══ Excerpt ══

Crestwood Equity to buy midstream unit in $1.8bn deal
January 2022 | DEALFRONT | MERGERS & ACQUISITIONS
Financier Worldwide Magazine
January 2022 Issue
In a deal that significantly enhances its competitive positioning in its core growth basins, Crestwood Equity Partners is to acquire the midstream unit of Oasis Petroleum (OAS), Oasis Midstream Partners LP, in a transaction valued at approximately $1.8bn, including the assumption of debt.
Under the terms of the definitive merger agreement, the transaction will largely be equity financed with approximately 33.8m of newly issued Crestwood common units and $160m of cash consideration.
In addition, OAS will receive $150m in cash plus an aggregate of 21.0 million common units in exchange for its 33.8 million common units held in Oasis Midstream. Oasis Midstream public unitholders will receive an aggregate of 12.9 million Crestwood common units in exchange for the 14.8 million Oasis Midstream common units outstanding.
Crestwood estimates it can capture over $20m in incremental annual cash flow over the next several years through the successful integration of the Crestwood and Oasis Midstream assets. Crestwood has also identified approximately $25m in annual cost synergies that it expects to realise shortly after close of the transaction.
Based in Houston, Texas, Crestwood is a master limited partnership that owns and operates midstream businesses in multiple shale resource plays across the US. Crestwood is engaged in the gathering, processing, treating, compression, storage and transportation of natural gas.

═══
══ Data lines ══

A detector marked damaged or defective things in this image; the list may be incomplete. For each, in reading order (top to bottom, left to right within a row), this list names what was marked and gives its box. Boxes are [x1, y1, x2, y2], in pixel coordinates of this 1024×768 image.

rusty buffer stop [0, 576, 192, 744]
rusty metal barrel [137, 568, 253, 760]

═══

◆ **Objectives**:
#1 Condense the paragraph of the Crestwood deal article beginning "Crestwood estimates it can capture" into a single shorter sentence that retains its figures.
#2 Reproduce verbatim everything in the Crestwood deal article from "In addition, OAS" down to "common units outstanding.".

◆ **Worked answers**:
#1 Crestwood expects to gain more than $20m in added annual cash flow over the next several years by integrating its assets with those of Oasis Midstream, and it has identified about $25m in annual cost synergies that it expects to realize soon after the transaction closes.

#2
In addition, OAS will receive $150m in cash plus an aggregate of 21.0 million common units in exchange for its 33.8 million common units held in Oasis Midstream. Oasis Midstream public unitholders will receive an aggregate of 12.9 million Crestwood common units in exchange for the 14.8 million Oasis Midstream common units outstanding.